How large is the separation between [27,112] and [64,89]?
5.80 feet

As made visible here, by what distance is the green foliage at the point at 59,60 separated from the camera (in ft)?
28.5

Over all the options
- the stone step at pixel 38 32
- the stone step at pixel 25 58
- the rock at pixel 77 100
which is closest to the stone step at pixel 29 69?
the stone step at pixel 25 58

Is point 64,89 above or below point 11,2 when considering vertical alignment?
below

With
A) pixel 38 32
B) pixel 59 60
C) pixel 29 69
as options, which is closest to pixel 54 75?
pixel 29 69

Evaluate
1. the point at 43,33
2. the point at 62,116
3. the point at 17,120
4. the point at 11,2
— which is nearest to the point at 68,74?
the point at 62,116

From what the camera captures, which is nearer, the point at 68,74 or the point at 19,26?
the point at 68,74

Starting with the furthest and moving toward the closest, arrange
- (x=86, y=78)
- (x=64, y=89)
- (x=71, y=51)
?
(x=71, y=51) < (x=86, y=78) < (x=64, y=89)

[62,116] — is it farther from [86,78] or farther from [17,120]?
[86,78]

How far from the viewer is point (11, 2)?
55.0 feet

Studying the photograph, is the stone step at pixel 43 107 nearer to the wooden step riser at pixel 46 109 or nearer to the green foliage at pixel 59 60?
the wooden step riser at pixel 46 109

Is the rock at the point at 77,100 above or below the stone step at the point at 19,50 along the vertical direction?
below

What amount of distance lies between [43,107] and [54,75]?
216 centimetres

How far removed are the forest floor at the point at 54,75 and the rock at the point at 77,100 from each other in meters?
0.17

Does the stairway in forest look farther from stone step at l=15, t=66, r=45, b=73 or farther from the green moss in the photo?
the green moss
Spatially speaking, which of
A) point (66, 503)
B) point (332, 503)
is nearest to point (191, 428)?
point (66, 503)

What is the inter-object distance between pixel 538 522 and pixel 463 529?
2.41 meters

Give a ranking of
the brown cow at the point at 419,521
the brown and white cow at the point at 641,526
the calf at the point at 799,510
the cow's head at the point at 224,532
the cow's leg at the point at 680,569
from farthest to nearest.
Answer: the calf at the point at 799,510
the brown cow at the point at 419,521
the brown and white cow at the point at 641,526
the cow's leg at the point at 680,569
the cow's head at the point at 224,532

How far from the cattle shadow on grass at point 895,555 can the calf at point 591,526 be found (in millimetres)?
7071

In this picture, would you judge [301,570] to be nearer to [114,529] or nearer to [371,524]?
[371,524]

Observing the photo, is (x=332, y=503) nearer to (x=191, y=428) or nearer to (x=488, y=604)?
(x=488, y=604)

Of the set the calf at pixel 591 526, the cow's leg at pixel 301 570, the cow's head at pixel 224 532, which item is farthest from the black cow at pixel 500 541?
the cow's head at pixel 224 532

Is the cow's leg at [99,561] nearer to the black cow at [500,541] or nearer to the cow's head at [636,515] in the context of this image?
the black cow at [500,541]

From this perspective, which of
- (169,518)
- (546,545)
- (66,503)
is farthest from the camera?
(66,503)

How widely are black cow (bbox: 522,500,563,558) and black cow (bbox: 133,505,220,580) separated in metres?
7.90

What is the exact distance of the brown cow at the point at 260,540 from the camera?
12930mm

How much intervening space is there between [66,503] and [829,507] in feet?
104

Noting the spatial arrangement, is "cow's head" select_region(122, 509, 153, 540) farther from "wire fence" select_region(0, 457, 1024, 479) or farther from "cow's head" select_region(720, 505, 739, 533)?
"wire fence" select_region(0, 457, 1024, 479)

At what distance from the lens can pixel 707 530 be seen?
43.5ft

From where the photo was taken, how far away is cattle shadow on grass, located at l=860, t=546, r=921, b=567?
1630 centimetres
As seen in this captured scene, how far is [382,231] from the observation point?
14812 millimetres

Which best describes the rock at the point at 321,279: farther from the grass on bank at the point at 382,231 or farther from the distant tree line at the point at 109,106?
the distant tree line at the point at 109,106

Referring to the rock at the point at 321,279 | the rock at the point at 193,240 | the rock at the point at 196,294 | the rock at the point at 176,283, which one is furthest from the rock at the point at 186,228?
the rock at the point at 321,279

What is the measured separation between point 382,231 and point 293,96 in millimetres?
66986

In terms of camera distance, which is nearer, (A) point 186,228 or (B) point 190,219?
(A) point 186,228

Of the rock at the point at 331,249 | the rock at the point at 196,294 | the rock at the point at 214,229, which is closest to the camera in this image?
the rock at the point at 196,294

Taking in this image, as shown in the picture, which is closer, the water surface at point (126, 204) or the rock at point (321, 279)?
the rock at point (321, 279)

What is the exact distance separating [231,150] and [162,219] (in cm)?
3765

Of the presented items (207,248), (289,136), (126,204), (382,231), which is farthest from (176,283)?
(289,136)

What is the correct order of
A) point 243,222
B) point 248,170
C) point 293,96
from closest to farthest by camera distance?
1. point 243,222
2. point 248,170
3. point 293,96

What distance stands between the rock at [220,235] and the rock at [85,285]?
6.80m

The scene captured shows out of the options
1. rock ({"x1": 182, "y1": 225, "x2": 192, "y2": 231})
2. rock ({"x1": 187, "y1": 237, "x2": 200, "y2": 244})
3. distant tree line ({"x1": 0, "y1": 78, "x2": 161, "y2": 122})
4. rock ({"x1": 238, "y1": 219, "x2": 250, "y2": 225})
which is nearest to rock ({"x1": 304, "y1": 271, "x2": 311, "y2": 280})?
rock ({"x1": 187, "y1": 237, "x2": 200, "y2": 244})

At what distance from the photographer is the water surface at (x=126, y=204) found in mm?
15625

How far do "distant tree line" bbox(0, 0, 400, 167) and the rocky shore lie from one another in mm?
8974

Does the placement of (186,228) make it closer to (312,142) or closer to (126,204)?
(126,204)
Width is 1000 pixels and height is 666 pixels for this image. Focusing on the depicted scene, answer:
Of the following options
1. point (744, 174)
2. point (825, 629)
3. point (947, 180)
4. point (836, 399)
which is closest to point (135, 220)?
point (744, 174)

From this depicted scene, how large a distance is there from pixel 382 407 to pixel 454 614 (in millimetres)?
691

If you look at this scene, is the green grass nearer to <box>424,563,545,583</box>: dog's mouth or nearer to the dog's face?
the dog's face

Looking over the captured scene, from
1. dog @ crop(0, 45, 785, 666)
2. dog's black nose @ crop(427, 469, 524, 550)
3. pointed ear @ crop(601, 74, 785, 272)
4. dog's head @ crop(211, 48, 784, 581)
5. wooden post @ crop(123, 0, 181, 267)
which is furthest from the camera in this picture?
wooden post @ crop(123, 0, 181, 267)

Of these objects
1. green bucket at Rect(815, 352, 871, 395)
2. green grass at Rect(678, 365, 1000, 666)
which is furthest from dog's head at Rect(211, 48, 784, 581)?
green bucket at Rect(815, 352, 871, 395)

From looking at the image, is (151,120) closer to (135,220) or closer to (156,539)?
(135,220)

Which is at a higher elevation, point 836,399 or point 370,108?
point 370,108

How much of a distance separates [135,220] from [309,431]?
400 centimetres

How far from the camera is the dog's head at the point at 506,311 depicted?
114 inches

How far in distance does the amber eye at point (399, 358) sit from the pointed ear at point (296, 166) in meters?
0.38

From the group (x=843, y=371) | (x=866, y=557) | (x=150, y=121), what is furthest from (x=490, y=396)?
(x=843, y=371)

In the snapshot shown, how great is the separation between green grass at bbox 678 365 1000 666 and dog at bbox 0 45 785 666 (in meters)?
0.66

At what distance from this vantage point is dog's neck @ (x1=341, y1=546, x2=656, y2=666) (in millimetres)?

^^^^^^^^^^^^^^^^

Can you reproduce the material word for word, beginning at its first line and stopping after the line that contains "2.41 meters", with that line included?

How large is the separation between [27,112] and [64,89]?
5.80 feet

As made visible here, by what distance is the green foliage at the point at 59,60 separated from the camera (in ft)?
28.5

Over all the options
- the stone step at pixel 38 32
- the stone step at pixel 25 58
- the rock at pixel 77 100
which is closest to the stone step at pixel 29 69?
the stone step at pixel 25 58

Is point 64,89 above or below point 11,2 when considering vertical alignment?
below

With
A) pixel 38 32
B) pixel 59 60
C) pixel 29 69
as options, which is closest to pixel 54 75?
pixel 29 69

Evaluate
1. the point at 43,33
2. the point at 62,116
3. the point at 17,120
4. the point at 11,2
— which is nearest to the point at 68,74?
the point at 62,116

From what the camera captures, which is nearer, the point at 68,74 or the point at 19,26?
the point at 68,74

Starting with the furthest and moving toward the closest, arrange
- (x=86, y=78)
- (x=64, y=89)
- (x=71, y=51)
?
(x=71, y=51) < (x=86, y=78) < (x=64, y=89)

[62,116] — is it farther from [86,78] or farther from [17,120]?
[86,78]

How far from the viewer is point (11, 2)?
55.0 feet

Studying the photograph, is the stone step at pixel 43 107 nearer to the wooden step riser at pixel 46 109 or nearer to the green foliage at pixel 59 60?
the wooden step riser at pixel 46 109

Is the rock at the point at 77,100 above or below the stone step at the point at 19,50 along the vertical direction?
below

What amount of distance lies between [43,107] and [54,75]?
216 centimetres

How far removed are the forest floor at the point at 54,75 and the rock at the point at 77,100 from each other in meters?
0.17

Does the stairway in forest look farther from stone step at l=15, t=66, r=45, b=73 or farther from the green moss in the photo?
the green moss
Spatially speaking, which of
A) point (66, 503)
B) point (332, 503)
is nearest to point (191, 428)?
point (66, 503)

What is the inter-object distance between pixel 538 522 and pixel 463 529?
2.41 meters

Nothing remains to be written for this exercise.